The polyamines have been well studied as biomarkers in oncology [30, 41, 42]. In cancers of non-prostatic origin, polyamines are increased, yet, as a differentiated function in the prostate, the polyamines decrease in prostate cancer as the tissue becomes de-differentiated. In this study, the polyamines were observed to be the lowest levels from the highest grade cancer (T3) containing biopsies (Figure 4C). This is consistent with polyamines decreasing in prostate cancer, however, the polyamines were higher in pT2 cancer containing biopsies as compared with non-cancer containing biopsies.

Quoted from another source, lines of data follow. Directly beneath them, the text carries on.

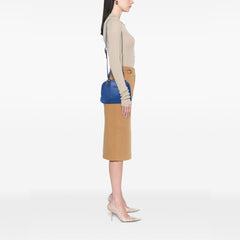Mini Microguccissima Dome Satchel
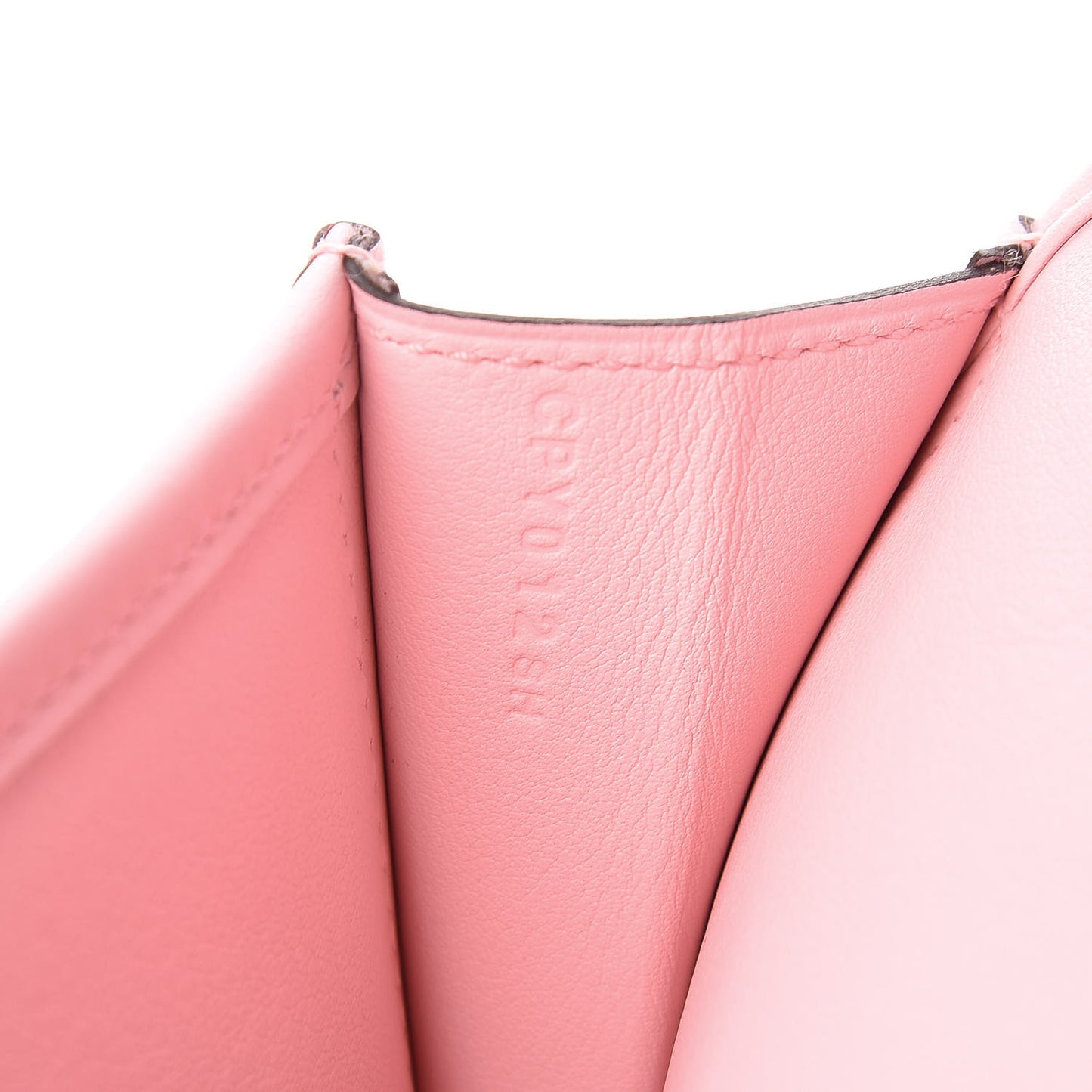 Swift Jige Elan 29 Clutch Rose Sakura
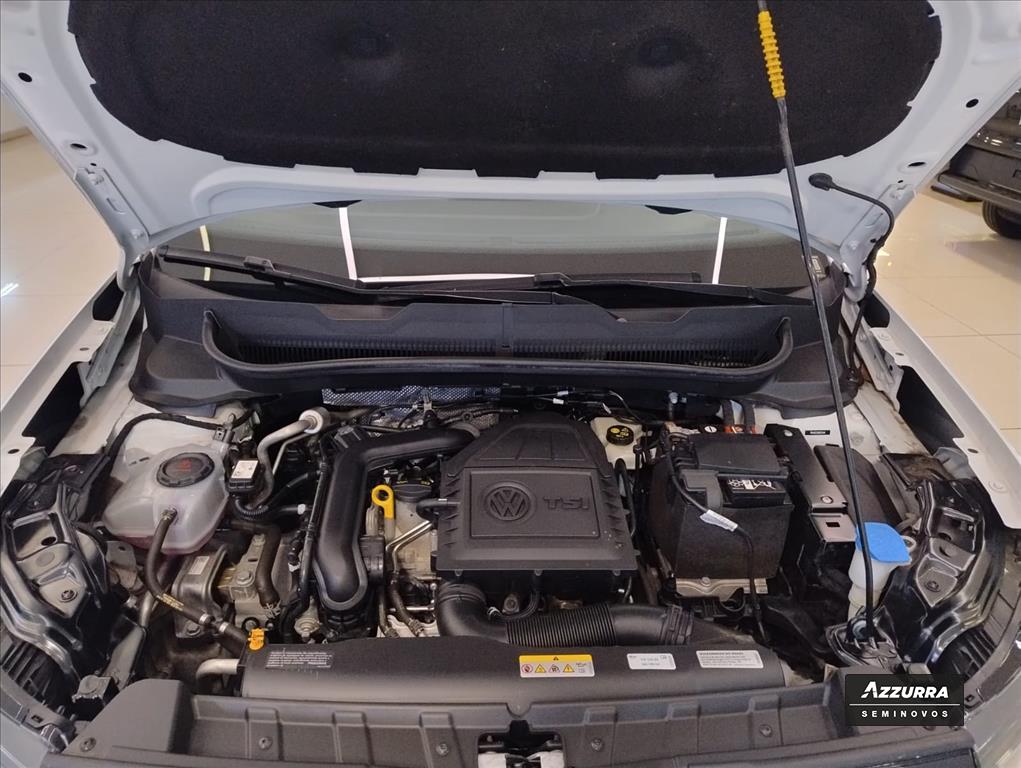 T-CROSS 1.0 200 TSI TOTAL FLEX COMFORTLINE AUTOMÁTICO14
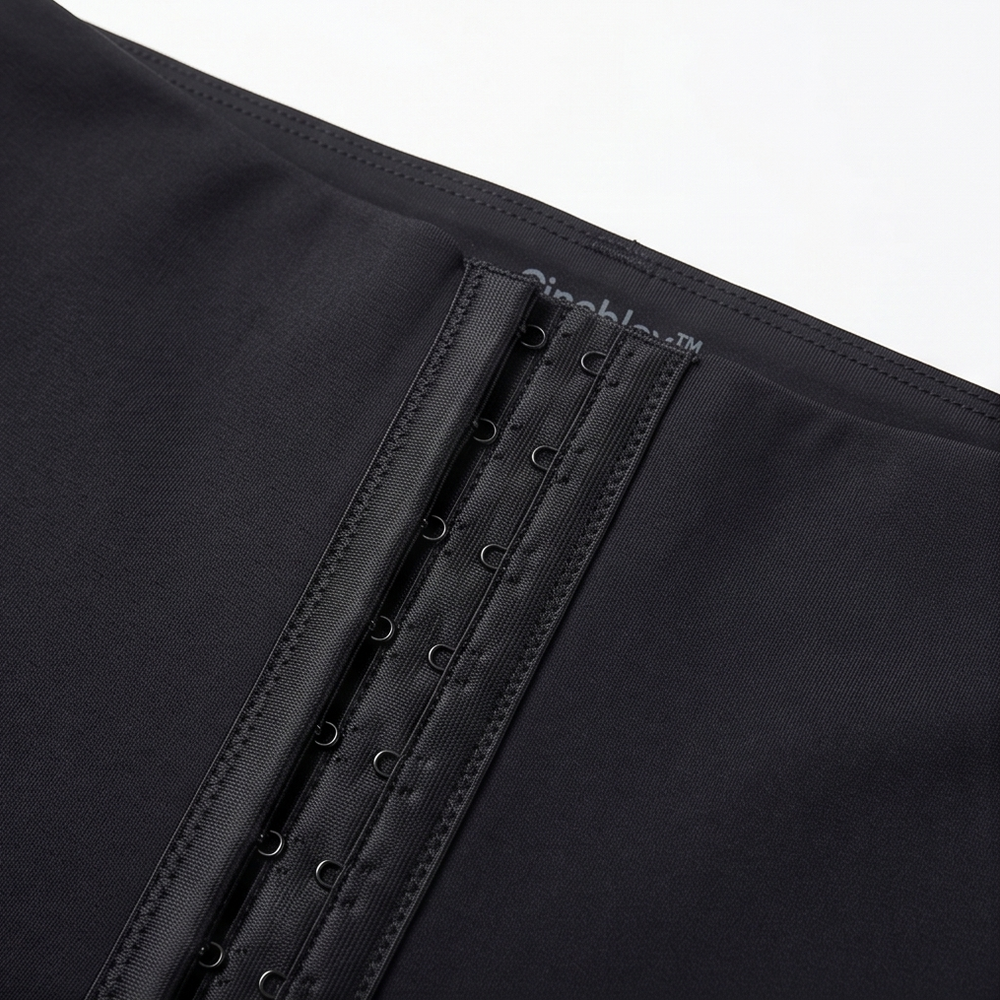 Cinchley – Women's High-Waist Corset Leggings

With the notable exception of genomic DNA-based analysis, the discovery and performance of molecular biomarkers is highly dependent upon clinical sampling, processing, and storage [48–50]. In this study, we describe the mPREF method for prostate needle biopsy specimens obtained from fresh prostate tissues following prostatectomy. The future translation of this work to clinically relevant studies will be to include biopsies obtained in vivo using TRUS guided trans-rectal biopsy procedures. The use of image guided small core needle biopsies is likely to continue to increase while excisional biopsies decrease in part because the latter are more invasive, can cause more scarring and deformation, and require use of the operating room, the most expensive location in a hospital . The use of core needle biopsies for molecular testing such as mutational analysis to identify therapeutic targets provides a new rationale both for initial diagnosis and for repeat core needle biopsies to monitor therapy. Examples include EGFR mutation analysis in lung cancer  and HER-2 in breast cancer . The mPREF method described in this study should be widely applicable to a variety of tissues. The approach described has no inherent limitations for tissue type or disease state. While providing a method for quantitative analysis of small molecules, it is also compatible with histology, mutational analysis, RNA expression, immunohistochemical analysis, and other in situ methods.